### EXTRACTED RECORDS
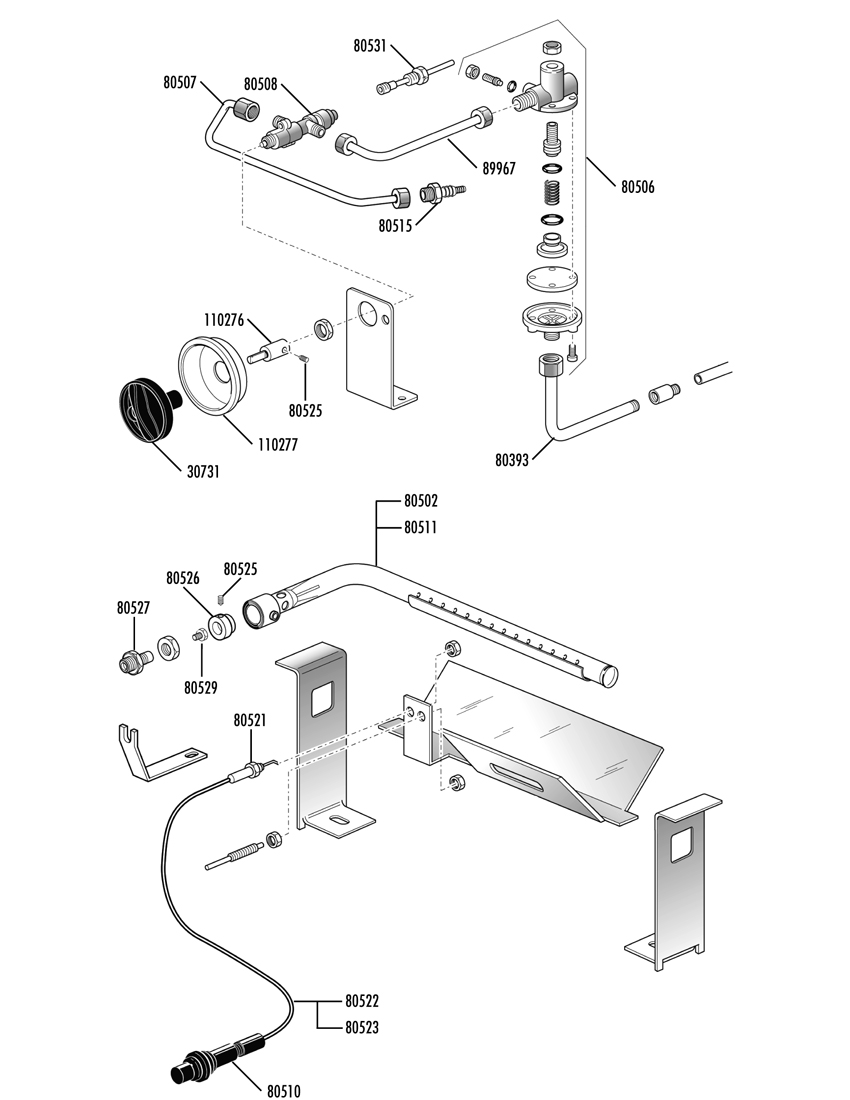 80531
80507
80508
89967
80506
80515
110276
80525
110277
30731
80393
80502
80511
80525
80526
80527
80529
80521
80522
80523
80510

### TASK DIRECTIONS
Return a verbatim transcription of the data, omitting all images.

### REPLY TO THE TASK
 80531
80507
80508
89967
80506
80515
110276
80525
110277
30731
80393
80502
80511
80525
80526
80527
80529
80521
80522
80523
80510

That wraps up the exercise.